Moreover, based on the carrier passenger and flight data presented herein, much of the increase in flights and passengers were to/from Canada. The European passenger increase was closely tied to subsidized travel. The clear implication is that absent the WOW and Condor subsidies, passenger counts to Europe would not have jumped and that the British Airways claim of pent-up demand is not accurate—not in any rational economic sense.

Yet the Airport Authority keeps handing out subsidies to airlines flying to Europe and other airlines offering flights to previously unserved domestic destinations (OneJet for example). In the process, they undermined the Delta route to France—remembering that Delta received its own subsidy from the Allegheny Conference on Community Development and the state for the first couple of years (2009-2011). Once the subsidy ended, the flight continued on a seasonal basis, before shutting down this year. The irony is not lost.
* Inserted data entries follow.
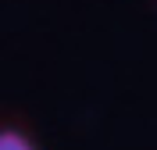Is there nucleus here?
<instances>
[{
  "label": "nucleus",
  "instance_id": "f257e3e1",
  "mask_svg": "<svg viewBox=\"0 0 157 150\" xmlns=\"http://www.w3.org/2000/svg\"><path fill=\"white\" fill-rule=\"evenodd\" d=\"M0 150H39L21 129H0Z\"/></svg>",
  "mask_w": 157,
  "mask_h": 150
}]
</instances>
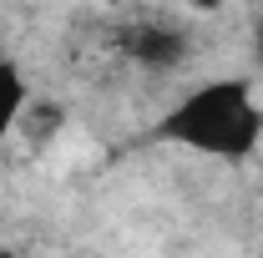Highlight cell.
Masks as SVG:
<instances>
[{"instance_id":"obj_3","label":"cell","mask_w":263,"mask_h":258,"mask_svg":"<svg viewBox=\"0 0 263 258\" xmlns=\"http://www.w3.org/2000/svg\"><path fill=\"white\" fill-rule=\"evenodd\" d=\"M31 101H35V91H31V81H26V71L0 56V142L21 132V117H26Z\"/></svg>"},{"instance_id":"obj_5","label":"cell","mask_w":263,"mask_h":258,"mask_svg":"<svg viewBox=\"0 0 263 258\" xmlns=\"http://www.w3.org/2000/svg\"><path fill=\"white\" fill-rule=\"evenodd\" d=\"M253 46H258V56H263V21H258V31H253Z\"/></svg>"},{"instance_id":"obj_4","label":"cell","mask_w":263,"mask_h":258,"mask_svg":"<svg viewBox=\"0 0 263 258\" xmlns=\"http://www.w3.org/2000/svg\"><path fill=\"white\" fill-rule=\"evenodd\" d=\"M182 5H187L193 15H218V10H223L228 0H182Z\"/></svg>"},{"instance_id":"obj_6","label":"cell","mask_w":263,"mask_h":258,"mask_svg":"<svg viewBox=\"0 0 263 258\" xmlns=\"http://www.w3.org/2000/svg\"><path fill=\"white\" fill-rule=\"evenodd\" d=\"M0 258H21V253H15V248H0Z\"/></svg>"},{"instance_id":"obj_1","label":"cell","mask_w":263,"mask_h":258,"mask_svg":"<svg viewBox=\"0 0 263 258\" xmlns=\"http://www.w3.org/2000/svg\"><path fill=\"white\" fill-rule=\"evenodd\" d=\"M157 142H172L193 157L243 162L263 142V97L253 76H208L172 101L157 122Z\"/></svg>"},{"instance_id":"obj_2","label":"cell","mask_w":263,"mask_h":258,"mask_svg":"<svg viewBox=\"0 0 263 258\" xmlns=\"http://www.w3.org/2000/svg\"><path fill=\"white\" fill-rule=\"evenodd\" d=\"M127 51L147 71H172L187 56V35H182V26H137L127 35Z\"/></svg>"}]
</instances>
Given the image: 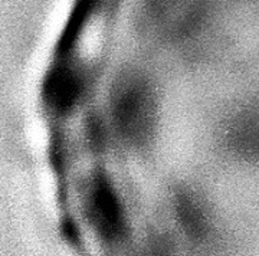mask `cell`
<instances>
[{"label":"cell","mask_w":259,"mask_h":256,"mask_svg":"<svg viewBox=\"0 0 259 256\" xmlns=\"http://www.w3.org/2000/svg\"><path fill=\"white\" fill-rule=\"evenodd\" d=\"M82 79L69 68H59L49 75L45 83V101L59 114H68L79 102Z\"/></svg>","instance_id":"obj_4"},{"label":"cell","mask_w":259,"mask_h":256,"mask_svg":"<svg viewBox=\"0 0 259 256\" xmlns=\"http://www.w3.org/2000/svg\"><path fill=\"white\" fill-rule=\"evenodd\" d=\"M87 211L90 220L105 240H117L124 232V209L111 182L95 176L87 189Z\"/></svg>","instance_id":"obj_2"},{"label":"cell","mask_w":259,"mask_h":256,"mask_svg":"<svg viewBox=\"0 0 259 256\" xmlns=\"http://www.w3.org/2000/svg\"><path fill=\"white\" fill-rule=\"evenodd\" d=\"M202 13V0H147L146 23L160 36H180L190 30Z\"/></svg>","instance_id":"obj_3"},{"label":"cell","mask_w":259,"mask_h":256,"mask_svg":"<svg viewBox=\"0 0 259 256\" xmlns=\"http://www.w3.org/2000/svg\"><path fill=\"white\" fill-rule=\"evenodd\" d=\"M112 131L124 144L139 148L156 134L158 97L147 78L139 73L122 75L112 85L108 100Z\"/></svg>","instance_id":"obj_1"}]
</instances>
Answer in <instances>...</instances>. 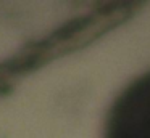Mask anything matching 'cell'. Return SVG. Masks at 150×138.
I'll list each match as a JSON object with an SVG mask.
<instances>
[{
    "mask_svg": "<svg viewBox=\"0 0 150 138\" xmlns=\"http://www.w3.org/2000/svg\"><path fill=\"white\" fill-rule=\"evenodd\" d=\"M107 138H150V72L131 83L115 101Z\"/></svg>",
    "mask_w": 150,
    "mask_h": 138,
    "instance_id": "1",
    "label": "cell"
}]
</instances>
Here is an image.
Will these other subsidized airlines follow suit? Will they stay as long as the money flows and then fold when the “pent-up demand” fails to materialize? And if there is actual real demand for travel to Europe, is the Airport Authority unwittingly discouraging domestic carriers from offering the service? Subsidizing private companies is folly.

Taxpayers should not be assuming the associated risk. Recall that PIT receives gaming money from the state that otherwise could be much better used for property tax relief.

If demand is truly there, the airlines will create supply and assume the risks attendant to the commercial-carrier business.